------ Supplied entries ------

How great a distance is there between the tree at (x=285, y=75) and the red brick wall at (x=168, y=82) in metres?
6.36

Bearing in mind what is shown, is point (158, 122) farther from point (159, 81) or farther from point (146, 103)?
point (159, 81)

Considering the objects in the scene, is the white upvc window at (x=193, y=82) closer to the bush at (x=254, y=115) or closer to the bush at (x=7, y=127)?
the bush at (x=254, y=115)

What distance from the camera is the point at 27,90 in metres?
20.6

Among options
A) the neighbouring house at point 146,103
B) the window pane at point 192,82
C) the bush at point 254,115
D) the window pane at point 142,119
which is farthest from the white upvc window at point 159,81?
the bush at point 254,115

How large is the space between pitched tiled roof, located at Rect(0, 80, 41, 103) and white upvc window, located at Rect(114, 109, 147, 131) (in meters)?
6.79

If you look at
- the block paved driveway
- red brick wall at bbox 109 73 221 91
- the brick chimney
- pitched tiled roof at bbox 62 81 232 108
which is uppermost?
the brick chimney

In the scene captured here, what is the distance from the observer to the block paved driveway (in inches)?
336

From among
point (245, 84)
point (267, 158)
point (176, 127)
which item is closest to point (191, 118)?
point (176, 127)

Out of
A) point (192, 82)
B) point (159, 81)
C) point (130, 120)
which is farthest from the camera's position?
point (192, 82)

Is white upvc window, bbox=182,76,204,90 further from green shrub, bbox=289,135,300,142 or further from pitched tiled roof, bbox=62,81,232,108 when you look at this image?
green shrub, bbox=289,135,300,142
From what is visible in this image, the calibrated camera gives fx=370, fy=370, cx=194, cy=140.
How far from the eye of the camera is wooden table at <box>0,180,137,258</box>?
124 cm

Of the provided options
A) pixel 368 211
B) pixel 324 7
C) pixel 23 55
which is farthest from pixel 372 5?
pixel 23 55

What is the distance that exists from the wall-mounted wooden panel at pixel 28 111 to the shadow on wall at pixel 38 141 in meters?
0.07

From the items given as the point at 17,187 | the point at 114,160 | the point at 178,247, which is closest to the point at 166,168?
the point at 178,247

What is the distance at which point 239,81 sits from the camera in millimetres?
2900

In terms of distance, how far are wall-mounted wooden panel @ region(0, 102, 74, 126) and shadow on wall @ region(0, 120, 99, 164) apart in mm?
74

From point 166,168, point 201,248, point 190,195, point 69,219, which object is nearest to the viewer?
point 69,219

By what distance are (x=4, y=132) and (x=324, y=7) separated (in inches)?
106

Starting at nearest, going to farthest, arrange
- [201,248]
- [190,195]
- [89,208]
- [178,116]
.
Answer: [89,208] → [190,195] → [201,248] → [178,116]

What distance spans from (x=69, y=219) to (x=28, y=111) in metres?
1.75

------

▸ **Problem requirements**: Convert everything from the line containing "Starting at nearest, going" down to the end of the entries into a Markdown table with the columns Row and Text, numbering each line and omitting blank lines.

▸ **Task response**:
| Row | Text |
|---|---|
| 1 | Starting at nearest, going to farthest, arrange |
| 2 | - [201,248] |
| 3 | - [190,195] |
| 4 | - [89,208] |
| 5 | - [178,116] |
| 6 | . |
| 7 | Answer: [89,208] → [190,195] → [201,248] → [178,116] |
| 8 | What distance spans from (x=69, y=219) to (x=28, y=111) in metres? |
| 9 | 1.75 |